Gaon Connection tried calling up several responsible officers including Auraiya district magistrate throughout a day but no one had picked up the phone.

In Uttar Pradesh, 26 labourers were killed in a truck and trolley collision in Auraiya district of Uttar Pradesh on May 16 at around 3.30 pm. More than 40 labourers got injured in the incident. All these labourers came from Rajasthan and were going to Bihar, Uttar Pradesh and Jharkhand.

“What can I say, my brother was to wed this year,” saying this the younger brother of the deceased Gobardhan Kalindi, 21, Shalbo Kalindi, 19, fell silent. 

Gobardhan was the eldest of his six brothers. He was a labourer in a marble factory in Jaipur. Shalbo Kalindi spoke a little later: “My older brother had been working from a very young age. Three bodies — two nephews and a cousin — will be cremated together. The entire village has not fired any hearth for two days.”

Shalbo said: “Some more people in the village are stranded in Rajasthan. All are shocked since the Auraiya incident. All are repeatedly calling and telling us to provide for their return. The place where my brother had worked had closed down, there was a problem of food and so he was coming home. Little did he know that he would not be able to reach home.” 

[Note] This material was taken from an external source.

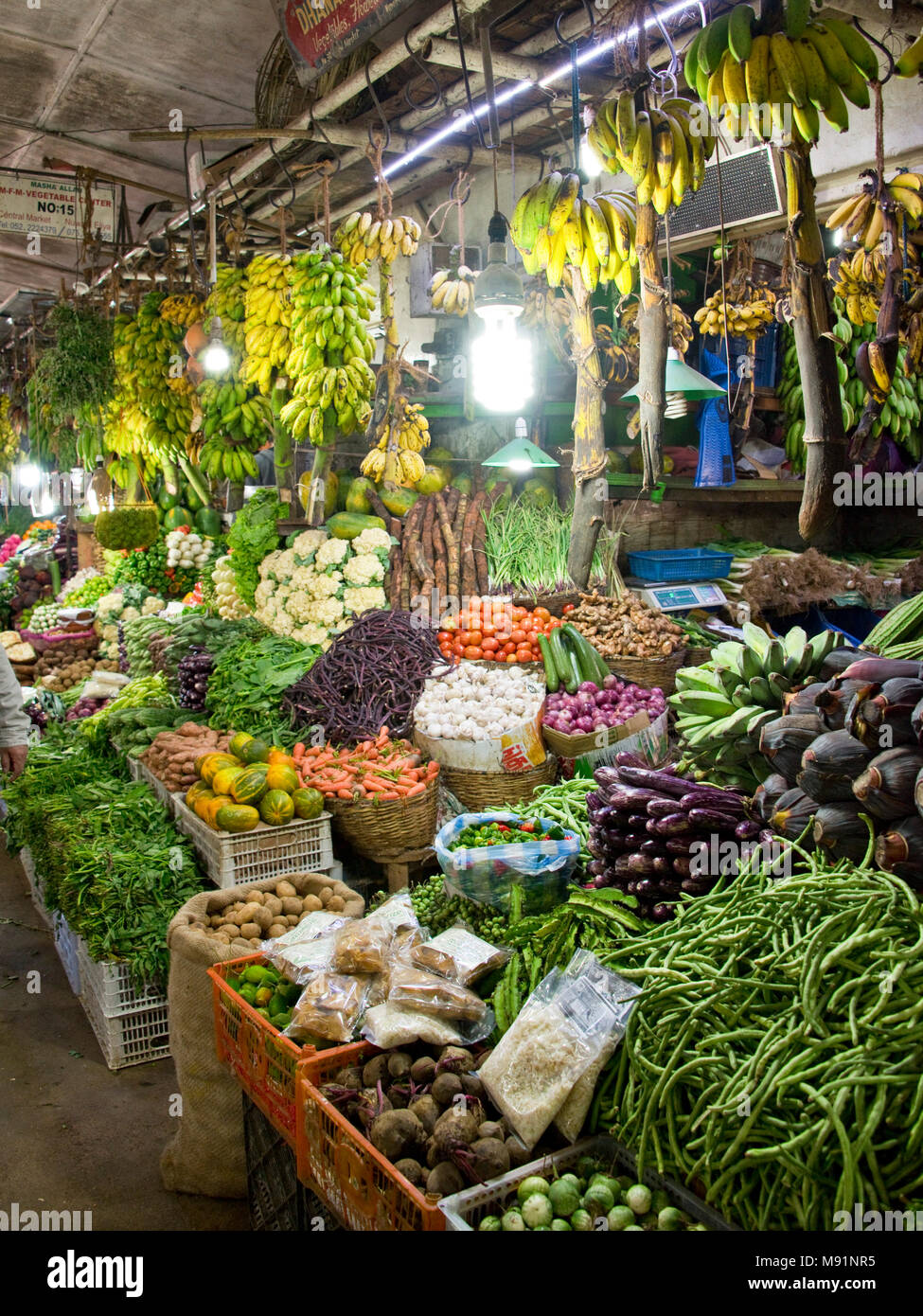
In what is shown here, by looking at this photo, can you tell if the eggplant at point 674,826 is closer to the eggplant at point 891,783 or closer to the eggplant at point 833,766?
the eggplant at point 833,766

More than 50 labourers have died in road accidents (between May 14 and 16) in different parts of the country. More than 500 labourers have lost their lives in 51 days of countrywide lockdown before reaching home, with the highest number of labourers going on foot.

When Auraiya incident was reported in the morning of May 16, Sudama Yadav of Chiru village in Palamu district of Jharkhand began calling up the officers of Auraiya district to find out about his son’s safety. When he could not learn anything about his son by noon, he had to leave for Auraiya, 700 kms away from Palamu, looking for his son. On May 17, he came to know that his twenty-one-year-old son, Nitish, had also died in the incident. With no identity card, his body was kept among the unidentified casualities.

“After arriving, I had the son’s post mortem done.  At about 7 PM, I am taking his remains in an ambulance to the village. With great hopes, I had come with a borrowed vehicle this far, I did not know that he would go back to the village in such a state. When I came here, I was confident that he would be among the unknown people that have been injured, but instead saw him lying among the unidentified dead,” Sudama Yadav’s words conveyed the suffering of losing the son.